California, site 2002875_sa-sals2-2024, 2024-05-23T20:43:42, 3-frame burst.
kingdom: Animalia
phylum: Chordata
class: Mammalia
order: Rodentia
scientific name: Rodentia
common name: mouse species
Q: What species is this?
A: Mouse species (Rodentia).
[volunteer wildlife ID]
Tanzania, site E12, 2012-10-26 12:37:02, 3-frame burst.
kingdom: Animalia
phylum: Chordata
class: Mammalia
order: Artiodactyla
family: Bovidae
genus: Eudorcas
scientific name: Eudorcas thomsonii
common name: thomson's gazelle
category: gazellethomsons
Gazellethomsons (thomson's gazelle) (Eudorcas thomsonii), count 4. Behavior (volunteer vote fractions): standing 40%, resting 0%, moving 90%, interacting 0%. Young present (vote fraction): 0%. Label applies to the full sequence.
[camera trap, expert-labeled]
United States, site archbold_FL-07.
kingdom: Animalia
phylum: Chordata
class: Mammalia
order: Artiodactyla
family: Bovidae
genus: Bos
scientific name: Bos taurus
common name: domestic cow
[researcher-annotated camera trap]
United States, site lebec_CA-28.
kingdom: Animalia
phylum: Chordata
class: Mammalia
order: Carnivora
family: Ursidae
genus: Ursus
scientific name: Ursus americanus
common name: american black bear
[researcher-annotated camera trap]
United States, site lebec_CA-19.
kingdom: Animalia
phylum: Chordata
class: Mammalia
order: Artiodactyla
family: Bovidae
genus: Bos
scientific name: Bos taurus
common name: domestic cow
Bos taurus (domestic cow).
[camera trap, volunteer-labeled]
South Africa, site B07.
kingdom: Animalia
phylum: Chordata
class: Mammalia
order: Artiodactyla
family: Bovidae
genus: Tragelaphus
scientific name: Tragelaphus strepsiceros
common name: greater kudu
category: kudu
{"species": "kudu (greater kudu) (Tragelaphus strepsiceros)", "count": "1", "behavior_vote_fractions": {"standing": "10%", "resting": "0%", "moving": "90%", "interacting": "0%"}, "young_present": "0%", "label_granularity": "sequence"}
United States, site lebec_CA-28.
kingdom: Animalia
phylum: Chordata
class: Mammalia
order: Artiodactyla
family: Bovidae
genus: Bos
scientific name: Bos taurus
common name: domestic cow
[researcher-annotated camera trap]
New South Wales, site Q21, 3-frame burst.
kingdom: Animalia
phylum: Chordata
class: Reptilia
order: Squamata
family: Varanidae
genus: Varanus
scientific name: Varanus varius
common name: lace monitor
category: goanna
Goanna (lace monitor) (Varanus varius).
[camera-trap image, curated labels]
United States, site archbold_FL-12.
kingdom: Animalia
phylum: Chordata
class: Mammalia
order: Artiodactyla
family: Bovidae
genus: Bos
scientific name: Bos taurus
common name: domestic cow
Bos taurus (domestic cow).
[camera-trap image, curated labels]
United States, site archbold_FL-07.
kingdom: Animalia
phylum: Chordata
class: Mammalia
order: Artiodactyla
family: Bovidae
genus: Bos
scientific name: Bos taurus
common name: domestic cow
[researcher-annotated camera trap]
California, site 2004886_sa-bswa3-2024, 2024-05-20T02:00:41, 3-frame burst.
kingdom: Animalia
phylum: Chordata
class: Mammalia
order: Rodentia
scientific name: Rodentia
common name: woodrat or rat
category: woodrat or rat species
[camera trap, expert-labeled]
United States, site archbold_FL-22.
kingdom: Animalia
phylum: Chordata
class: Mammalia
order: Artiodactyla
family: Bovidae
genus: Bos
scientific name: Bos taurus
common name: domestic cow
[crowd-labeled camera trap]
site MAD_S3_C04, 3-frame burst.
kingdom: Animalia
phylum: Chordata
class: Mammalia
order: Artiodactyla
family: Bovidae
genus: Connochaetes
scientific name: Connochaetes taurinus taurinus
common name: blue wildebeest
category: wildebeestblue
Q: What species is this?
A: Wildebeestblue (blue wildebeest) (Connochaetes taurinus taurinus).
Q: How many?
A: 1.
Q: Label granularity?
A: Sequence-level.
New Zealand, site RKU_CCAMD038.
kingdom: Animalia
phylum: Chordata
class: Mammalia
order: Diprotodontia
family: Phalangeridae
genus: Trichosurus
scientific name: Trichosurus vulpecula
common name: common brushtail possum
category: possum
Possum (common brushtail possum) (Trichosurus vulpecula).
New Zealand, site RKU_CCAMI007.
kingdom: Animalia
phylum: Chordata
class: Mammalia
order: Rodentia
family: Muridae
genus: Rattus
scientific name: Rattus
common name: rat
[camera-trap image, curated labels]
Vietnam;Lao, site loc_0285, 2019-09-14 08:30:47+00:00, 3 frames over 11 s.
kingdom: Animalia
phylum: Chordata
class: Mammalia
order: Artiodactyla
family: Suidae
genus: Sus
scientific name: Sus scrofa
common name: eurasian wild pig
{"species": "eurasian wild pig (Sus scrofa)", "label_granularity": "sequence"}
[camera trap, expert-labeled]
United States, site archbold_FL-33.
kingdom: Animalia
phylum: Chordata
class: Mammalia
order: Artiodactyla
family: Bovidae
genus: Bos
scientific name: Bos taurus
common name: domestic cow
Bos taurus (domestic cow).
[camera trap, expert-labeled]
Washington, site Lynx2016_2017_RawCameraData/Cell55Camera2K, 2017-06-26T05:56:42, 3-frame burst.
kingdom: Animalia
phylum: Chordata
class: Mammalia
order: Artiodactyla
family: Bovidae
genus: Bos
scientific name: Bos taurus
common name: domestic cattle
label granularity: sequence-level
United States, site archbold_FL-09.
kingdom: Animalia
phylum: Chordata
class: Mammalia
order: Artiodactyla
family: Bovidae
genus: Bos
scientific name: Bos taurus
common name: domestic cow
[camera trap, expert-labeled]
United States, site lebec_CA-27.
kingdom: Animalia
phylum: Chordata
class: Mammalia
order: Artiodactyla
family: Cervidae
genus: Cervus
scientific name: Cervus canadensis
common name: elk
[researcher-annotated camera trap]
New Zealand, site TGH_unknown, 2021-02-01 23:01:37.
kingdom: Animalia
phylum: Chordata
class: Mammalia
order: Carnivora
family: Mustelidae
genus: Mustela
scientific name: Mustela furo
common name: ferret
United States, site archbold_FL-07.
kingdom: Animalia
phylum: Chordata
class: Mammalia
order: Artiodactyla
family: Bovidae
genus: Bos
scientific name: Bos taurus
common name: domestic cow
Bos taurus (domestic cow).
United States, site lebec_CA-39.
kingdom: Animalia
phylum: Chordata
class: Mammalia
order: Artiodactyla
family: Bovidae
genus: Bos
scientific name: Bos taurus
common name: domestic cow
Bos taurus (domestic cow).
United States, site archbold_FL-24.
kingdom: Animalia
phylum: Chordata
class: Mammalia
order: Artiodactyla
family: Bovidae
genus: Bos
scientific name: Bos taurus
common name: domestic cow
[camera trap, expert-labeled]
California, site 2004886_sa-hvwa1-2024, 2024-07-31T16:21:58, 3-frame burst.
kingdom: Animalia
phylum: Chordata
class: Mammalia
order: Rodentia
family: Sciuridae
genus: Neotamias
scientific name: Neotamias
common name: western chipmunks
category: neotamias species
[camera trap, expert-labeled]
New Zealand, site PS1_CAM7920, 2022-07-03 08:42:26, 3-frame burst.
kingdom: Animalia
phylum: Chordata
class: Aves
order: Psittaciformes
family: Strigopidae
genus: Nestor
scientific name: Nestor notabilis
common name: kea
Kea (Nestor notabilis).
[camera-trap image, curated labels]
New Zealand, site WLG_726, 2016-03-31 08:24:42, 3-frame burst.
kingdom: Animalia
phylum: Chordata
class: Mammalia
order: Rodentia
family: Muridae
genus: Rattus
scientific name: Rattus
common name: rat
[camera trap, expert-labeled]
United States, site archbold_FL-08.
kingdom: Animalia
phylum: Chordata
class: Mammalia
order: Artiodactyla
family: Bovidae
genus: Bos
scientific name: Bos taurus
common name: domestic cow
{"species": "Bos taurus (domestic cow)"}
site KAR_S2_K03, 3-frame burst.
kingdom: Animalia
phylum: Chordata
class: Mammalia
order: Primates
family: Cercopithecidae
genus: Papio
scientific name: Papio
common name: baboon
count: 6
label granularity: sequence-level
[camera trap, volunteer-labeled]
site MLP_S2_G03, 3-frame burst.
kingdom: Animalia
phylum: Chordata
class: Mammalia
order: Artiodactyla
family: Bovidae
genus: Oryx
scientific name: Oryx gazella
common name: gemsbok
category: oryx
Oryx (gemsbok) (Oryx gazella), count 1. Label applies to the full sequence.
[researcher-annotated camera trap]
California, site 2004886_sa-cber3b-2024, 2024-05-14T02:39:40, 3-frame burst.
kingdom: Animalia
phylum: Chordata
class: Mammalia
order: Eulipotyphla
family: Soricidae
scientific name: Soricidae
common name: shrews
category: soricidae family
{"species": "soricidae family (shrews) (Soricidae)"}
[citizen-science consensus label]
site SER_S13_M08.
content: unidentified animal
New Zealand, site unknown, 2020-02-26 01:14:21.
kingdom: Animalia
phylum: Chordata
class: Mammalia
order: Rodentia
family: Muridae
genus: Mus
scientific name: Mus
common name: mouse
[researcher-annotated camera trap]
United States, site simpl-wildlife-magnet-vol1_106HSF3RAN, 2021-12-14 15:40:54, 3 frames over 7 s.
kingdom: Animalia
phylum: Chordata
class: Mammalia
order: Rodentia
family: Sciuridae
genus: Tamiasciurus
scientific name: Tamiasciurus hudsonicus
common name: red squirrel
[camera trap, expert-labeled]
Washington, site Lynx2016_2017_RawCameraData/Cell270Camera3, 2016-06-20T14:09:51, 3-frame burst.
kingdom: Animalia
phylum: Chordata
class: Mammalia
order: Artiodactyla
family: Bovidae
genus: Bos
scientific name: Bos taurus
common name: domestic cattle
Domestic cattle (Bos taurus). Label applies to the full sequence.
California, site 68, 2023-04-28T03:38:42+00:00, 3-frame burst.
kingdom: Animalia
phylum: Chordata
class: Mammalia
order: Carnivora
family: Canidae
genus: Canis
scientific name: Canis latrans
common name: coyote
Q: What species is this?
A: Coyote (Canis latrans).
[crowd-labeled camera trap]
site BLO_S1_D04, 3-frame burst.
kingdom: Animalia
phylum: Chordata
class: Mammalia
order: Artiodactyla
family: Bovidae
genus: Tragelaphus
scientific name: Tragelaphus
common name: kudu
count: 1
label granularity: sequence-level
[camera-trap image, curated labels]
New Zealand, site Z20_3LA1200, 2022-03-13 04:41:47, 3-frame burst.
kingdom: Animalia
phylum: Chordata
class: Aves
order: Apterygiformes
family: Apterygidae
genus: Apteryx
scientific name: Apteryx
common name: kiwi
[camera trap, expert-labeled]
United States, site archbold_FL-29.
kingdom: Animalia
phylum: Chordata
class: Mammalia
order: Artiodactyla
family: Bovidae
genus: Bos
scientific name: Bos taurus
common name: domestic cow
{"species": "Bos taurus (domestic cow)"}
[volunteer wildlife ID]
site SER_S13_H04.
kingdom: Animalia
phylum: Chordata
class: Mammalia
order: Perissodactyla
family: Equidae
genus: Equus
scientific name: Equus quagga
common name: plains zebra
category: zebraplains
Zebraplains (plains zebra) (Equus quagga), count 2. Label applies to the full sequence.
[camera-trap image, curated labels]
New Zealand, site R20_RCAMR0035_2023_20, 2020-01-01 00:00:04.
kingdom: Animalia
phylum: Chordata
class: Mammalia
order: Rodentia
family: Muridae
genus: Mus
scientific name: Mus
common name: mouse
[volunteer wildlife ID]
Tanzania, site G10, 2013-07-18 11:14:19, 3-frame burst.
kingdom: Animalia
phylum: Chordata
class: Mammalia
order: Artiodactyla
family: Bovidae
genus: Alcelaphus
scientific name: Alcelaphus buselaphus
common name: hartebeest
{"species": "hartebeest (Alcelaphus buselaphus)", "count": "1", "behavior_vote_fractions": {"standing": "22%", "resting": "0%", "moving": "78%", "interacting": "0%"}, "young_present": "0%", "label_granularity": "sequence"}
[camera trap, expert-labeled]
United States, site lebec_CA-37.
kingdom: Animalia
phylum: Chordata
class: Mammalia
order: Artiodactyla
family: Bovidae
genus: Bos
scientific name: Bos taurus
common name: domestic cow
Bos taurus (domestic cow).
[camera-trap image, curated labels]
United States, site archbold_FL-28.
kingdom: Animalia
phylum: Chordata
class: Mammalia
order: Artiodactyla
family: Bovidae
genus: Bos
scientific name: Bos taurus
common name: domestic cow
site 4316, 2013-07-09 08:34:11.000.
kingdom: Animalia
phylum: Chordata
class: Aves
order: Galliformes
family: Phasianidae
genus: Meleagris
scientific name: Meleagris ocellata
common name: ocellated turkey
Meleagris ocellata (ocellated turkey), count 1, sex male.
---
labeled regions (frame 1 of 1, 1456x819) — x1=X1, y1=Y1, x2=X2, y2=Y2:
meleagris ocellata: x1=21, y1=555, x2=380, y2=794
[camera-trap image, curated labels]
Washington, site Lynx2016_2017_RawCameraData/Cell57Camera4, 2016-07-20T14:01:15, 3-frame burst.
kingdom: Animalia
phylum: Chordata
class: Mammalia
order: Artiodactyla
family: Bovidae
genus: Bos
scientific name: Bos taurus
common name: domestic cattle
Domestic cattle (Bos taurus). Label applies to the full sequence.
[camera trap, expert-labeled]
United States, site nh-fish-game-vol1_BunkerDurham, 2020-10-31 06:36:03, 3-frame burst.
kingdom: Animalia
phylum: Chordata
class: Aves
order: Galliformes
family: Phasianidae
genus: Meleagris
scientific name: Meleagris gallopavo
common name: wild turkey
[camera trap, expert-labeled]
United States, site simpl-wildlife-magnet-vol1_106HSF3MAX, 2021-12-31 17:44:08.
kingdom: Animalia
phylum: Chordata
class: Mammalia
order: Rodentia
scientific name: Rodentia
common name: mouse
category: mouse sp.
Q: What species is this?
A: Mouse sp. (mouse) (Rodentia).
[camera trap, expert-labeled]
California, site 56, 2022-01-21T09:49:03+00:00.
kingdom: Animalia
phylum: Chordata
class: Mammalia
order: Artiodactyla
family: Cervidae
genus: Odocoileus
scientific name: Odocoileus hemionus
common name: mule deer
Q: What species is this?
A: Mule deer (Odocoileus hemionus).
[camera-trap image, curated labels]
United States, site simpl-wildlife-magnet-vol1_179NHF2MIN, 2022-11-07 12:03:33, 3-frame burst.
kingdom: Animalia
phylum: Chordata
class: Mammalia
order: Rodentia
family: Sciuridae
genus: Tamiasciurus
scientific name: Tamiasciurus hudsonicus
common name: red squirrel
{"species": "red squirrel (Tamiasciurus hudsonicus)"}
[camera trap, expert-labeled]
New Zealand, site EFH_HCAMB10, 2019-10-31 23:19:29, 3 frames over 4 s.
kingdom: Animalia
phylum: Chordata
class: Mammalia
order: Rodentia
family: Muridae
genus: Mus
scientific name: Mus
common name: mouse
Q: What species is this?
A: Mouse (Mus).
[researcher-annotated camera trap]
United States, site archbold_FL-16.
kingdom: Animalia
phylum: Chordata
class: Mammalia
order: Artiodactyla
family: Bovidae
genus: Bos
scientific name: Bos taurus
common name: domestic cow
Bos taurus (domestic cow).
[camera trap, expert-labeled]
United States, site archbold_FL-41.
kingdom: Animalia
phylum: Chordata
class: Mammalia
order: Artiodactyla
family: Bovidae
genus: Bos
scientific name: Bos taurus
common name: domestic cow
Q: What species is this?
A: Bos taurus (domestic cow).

══════════════════════════════

What lines of the data include the word "Tanzania"? Copy each of them.

> Worked solution
Tanzania, site E12, 2012-10-26 12:37:02, 3-frame burst.
Tanzania, site G10, 2013-07-18 11:14:19, 3-frame burst.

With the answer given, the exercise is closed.